Exercise details
When the data below is printed, every line must match exactly and the images must be absent.

Data shown
###

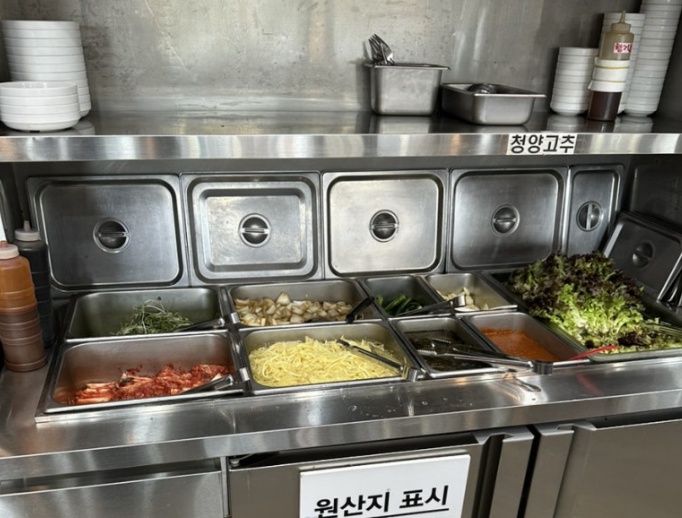 덕양구 성사동 풍천민물장어직판장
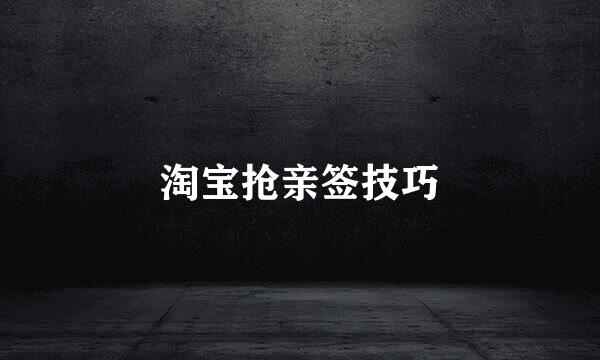 淘宝抢亲签技巧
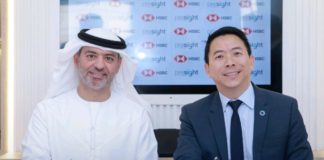 Presight and HSBC UAE partnership-GCC Business News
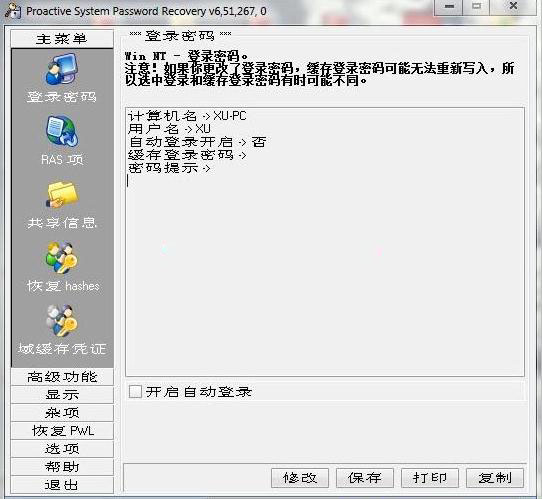win7开机密码修改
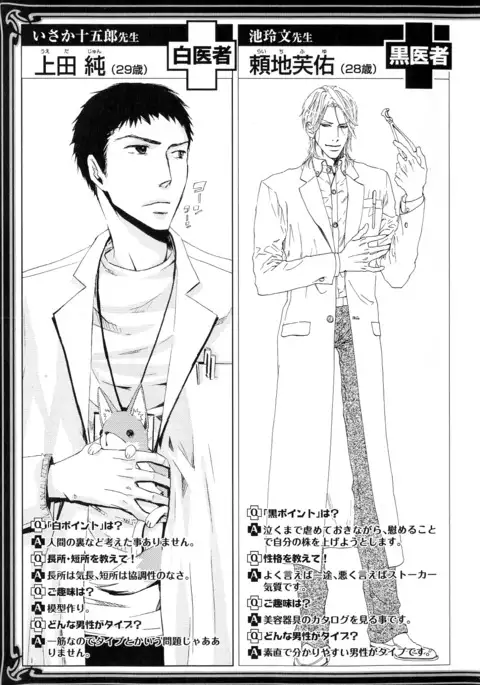 b-BOY Phoenix Vol.11 Shiroisha Tokushuu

###

Answer for this exercise
 덕양구 성사동 풍천민물장어직판장
 淘宝抢亲签技巧
 Presight and HSBC UAE partnership-GCC Business News
win7开机密码修改
 b-BOY Phoenix Vol.11 Shiroisha Tokushuu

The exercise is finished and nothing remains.